Thankfully the Lord never leaves me to my human conditions devices. Yesterday a speaker at a study I attended reminded me of Davids years of hiding from Saul and waiting for the kingdom he was already given by God. Those supposed wasted years where years of great learning. Our Lord is really good at giving us times to adjust, learn and grow into what is to come.

If I think about it really hard and stop being so worked up about what is ahead I realize we are growing here. When I stop thinking about the past with rose colored glasses I can see the good going on in the now.

I so appreciate the artistic minds, blessed by Christ, that turn these human experiences into word and song!
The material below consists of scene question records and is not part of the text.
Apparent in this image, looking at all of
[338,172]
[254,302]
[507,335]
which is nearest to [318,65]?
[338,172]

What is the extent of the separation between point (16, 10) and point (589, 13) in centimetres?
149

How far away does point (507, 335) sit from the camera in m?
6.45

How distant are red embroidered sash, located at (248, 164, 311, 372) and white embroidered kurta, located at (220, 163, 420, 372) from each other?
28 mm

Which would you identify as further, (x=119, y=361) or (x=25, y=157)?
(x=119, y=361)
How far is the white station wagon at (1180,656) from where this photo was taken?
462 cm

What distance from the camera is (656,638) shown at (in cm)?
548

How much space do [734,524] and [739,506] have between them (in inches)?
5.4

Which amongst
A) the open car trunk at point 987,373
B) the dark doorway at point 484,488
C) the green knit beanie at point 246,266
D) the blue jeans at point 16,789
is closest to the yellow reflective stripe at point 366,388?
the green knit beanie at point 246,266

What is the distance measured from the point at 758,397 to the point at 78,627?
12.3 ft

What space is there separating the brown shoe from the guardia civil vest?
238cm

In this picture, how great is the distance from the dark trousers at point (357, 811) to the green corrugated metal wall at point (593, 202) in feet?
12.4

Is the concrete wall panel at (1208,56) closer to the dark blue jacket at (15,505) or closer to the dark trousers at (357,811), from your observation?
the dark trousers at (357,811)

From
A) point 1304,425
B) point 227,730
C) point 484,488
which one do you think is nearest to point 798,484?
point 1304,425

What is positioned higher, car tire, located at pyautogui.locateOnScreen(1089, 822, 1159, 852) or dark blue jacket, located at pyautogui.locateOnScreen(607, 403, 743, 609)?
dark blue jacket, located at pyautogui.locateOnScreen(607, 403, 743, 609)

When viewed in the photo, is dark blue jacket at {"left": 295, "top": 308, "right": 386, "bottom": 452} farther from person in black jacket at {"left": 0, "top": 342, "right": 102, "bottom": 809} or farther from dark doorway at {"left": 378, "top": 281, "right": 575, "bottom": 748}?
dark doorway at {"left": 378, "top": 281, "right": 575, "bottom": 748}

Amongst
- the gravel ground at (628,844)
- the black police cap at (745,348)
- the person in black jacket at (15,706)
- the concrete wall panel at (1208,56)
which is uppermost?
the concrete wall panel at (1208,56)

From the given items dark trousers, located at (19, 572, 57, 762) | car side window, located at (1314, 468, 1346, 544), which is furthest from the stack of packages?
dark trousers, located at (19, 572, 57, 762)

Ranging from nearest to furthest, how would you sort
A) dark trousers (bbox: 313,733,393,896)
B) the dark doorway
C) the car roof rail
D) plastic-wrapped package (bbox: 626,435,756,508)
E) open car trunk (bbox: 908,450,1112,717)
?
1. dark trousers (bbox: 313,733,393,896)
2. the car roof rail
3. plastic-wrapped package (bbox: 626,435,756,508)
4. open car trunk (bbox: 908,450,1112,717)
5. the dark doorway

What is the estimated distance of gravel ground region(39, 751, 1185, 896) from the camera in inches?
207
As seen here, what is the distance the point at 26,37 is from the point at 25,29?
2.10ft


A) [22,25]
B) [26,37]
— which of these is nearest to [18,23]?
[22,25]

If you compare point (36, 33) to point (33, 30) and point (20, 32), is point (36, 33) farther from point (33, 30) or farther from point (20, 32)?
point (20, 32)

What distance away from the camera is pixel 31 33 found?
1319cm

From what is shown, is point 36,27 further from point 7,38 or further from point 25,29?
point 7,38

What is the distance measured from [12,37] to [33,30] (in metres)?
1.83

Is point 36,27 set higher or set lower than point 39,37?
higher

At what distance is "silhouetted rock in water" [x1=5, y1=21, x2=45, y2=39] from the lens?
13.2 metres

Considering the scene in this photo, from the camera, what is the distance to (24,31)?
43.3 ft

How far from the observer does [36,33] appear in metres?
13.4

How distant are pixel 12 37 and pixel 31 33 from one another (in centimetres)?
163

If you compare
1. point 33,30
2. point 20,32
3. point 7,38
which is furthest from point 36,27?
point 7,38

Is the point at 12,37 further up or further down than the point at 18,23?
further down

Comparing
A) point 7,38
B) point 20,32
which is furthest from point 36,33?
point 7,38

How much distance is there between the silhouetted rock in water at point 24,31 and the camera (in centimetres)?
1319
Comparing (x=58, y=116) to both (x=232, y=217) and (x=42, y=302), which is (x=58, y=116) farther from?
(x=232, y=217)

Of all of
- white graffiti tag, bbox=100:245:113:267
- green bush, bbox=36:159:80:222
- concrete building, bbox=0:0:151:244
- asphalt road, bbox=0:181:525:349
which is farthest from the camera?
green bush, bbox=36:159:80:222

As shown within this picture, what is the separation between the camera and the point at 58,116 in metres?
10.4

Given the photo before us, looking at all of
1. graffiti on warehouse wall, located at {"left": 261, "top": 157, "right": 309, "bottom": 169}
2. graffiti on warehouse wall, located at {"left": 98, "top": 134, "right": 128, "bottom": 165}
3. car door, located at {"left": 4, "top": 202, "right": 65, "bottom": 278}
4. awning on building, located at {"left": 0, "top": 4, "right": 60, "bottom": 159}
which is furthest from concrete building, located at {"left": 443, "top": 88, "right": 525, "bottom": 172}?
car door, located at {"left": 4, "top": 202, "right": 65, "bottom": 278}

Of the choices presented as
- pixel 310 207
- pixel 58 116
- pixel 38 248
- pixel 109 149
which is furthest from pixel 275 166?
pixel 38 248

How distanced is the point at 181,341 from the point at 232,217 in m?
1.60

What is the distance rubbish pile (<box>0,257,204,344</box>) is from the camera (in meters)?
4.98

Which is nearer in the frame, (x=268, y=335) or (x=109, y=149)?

It is no coincidence that these songs find me when I need to hear them… today the Spirit of the Lord lead me to a Sara Groves song. Click on the below link to read the whole thing.

Again it is time to get along with the truth and kick out the mood. And so I wait on the Lords timing.

TTFN

Music Takes You Back

Feel free to click on the link to my husbands music page, it is on the side bar of my blog. He just recently remastered his two posted songs and the lullaby he wrote for our fourth child gets me every time. I find it so romantic that my man would put his artistic nature to work on something for me and my baby.

Just recently, with Baby Boy turning two, I have been struggling with missing my babies. I imagine them so warm and small in my arms again… I think about how soft and delicate they all where… That song is a bitter sweet blessing, sometimes feeling like to much to listen to. The lullaby brings me right back, in the blink of an eye, in the amount of time it takes to play and hear the first few notes, to when we brought our boy home and to that time when my man began composing the piece. It soothed our baby boy so much and even now it is helping to sooth me by gifting me with an easy passage back to memories of my babies.